I take several well-regarded and researched holistic medications for lowering cholesterol (two doctors I know recommended them to me, they are Red Yeast Rice and Cholestepure-Plus) and my cholesterol has always, in fact, been low. I get blood work done every three months under the care of my (female) nurse practitioner and she says to follow my heart, as it were and get off the stains. She did.My cardiologist fought hard for me to stay on the statins the date is overwhelmingly good, especially for people like me.
We’ll keep testing to make sure everything is okay, and if it isn’t, we’ll make adjustments.
I appreciate her. As a diabetic and a heart patient, I am at risk for heart failure and strokes, but I also wish to live my life in a healthy and active way. It is not good for writers to get drowsy, even though it is short live and had not damaged my work.
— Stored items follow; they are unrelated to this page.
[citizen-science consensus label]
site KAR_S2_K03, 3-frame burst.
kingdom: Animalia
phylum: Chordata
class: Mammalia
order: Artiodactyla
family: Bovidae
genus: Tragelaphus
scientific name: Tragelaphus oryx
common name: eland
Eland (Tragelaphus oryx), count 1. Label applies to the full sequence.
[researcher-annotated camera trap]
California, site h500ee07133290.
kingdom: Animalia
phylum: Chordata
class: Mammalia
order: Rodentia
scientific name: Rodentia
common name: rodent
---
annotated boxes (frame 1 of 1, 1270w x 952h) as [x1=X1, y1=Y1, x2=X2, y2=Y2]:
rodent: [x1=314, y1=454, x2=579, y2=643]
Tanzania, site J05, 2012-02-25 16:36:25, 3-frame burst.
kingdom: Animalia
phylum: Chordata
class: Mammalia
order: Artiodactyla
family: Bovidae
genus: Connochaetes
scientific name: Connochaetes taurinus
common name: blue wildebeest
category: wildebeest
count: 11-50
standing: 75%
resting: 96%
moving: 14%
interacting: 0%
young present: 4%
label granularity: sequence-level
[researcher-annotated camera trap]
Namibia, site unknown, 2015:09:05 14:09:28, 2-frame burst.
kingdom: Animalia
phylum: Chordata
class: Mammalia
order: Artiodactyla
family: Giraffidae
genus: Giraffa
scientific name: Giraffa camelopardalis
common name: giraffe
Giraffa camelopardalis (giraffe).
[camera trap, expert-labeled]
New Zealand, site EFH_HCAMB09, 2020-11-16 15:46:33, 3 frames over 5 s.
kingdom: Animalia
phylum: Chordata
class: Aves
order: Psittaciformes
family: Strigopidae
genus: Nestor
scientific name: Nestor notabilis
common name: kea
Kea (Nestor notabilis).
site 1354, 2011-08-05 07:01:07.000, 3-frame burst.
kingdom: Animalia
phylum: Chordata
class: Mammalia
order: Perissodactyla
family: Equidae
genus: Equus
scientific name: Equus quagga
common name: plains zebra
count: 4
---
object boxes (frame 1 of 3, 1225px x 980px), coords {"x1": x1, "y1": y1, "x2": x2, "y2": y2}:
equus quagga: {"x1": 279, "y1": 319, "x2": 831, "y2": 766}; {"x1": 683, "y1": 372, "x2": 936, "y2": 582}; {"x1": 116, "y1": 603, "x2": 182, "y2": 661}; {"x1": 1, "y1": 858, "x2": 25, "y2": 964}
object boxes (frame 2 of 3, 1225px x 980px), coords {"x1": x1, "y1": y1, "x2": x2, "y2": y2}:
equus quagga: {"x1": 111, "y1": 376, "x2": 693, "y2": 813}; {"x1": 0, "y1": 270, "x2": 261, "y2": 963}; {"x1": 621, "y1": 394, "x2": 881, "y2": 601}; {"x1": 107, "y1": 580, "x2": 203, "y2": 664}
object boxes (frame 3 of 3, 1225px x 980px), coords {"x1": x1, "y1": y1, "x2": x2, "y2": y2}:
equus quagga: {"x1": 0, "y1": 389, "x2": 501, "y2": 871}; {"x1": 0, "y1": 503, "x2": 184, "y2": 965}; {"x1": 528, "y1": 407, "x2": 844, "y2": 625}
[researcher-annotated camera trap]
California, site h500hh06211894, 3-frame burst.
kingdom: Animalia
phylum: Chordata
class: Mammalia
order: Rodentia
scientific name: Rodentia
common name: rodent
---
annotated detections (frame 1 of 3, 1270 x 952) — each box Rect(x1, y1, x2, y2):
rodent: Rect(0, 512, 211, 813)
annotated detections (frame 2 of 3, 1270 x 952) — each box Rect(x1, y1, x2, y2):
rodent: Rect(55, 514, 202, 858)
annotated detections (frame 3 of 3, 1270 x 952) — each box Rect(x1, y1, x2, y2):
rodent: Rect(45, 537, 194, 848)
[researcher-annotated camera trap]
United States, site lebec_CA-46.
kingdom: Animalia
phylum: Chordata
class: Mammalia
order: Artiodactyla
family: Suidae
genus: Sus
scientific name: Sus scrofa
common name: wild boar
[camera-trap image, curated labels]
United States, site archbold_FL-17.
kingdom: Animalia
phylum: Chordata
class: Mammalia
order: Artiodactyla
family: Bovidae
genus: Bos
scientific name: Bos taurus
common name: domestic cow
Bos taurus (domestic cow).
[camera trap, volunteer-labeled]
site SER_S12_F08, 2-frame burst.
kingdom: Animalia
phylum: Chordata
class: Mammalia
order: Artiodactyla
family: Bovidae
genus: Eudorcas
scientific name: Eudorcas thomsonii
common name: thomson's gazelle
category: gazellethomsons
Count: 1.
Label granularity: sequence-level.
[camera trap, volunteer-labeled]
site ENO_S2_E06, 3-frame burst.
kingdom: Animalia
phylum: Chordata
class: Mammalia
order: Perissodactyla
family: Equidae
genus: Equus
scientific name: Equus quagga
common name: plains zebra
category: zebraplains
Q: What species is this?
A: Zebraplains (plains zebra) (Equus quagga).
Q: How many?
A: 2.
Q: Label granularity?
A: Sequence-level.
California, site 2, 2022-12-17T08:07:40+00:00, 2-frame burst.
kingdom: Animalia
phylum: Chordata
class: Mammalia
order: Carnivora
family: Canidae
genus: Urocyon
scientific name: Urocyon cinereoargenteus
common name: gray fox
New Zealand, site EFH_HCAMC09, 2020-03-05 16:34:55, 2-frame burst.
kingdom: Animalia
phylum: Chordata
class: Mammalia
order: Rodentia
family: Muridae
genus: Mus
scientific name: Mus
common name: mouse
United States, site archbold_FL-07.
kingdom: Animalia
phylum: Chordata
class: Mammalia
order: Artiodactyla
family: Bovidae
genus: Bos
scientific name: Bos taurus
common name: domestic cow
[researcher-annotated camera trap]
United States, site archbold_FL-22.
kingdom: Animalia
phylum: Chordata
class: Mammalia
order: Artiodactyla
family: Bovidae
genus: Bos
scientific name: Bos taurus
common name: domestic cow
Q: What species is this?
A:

The challenge for me is to make my own decisions and be the true primary care expert for me, within reason. I feel strong clear and active, and last night I biked for an hour and was not even mildly winded. I’m going to tell my doctor what it is I wish to do. I don’t want to have a stroke or heart attack, but I don’t want to live forever either, and I want the time I have left to be meaningful and active.
So I know a lot more than I did four years ago, and it is in some measure now, up to me.
There are many more photos, books, blog posts, days with Maria and the dogs, new puppies and good works ahead of me. I plan to stay healthy for all of them.
I have a lot to do and I am eager to get to it. I hope my doctor can hear that, because I also know the final decisions and responsibility lies with me.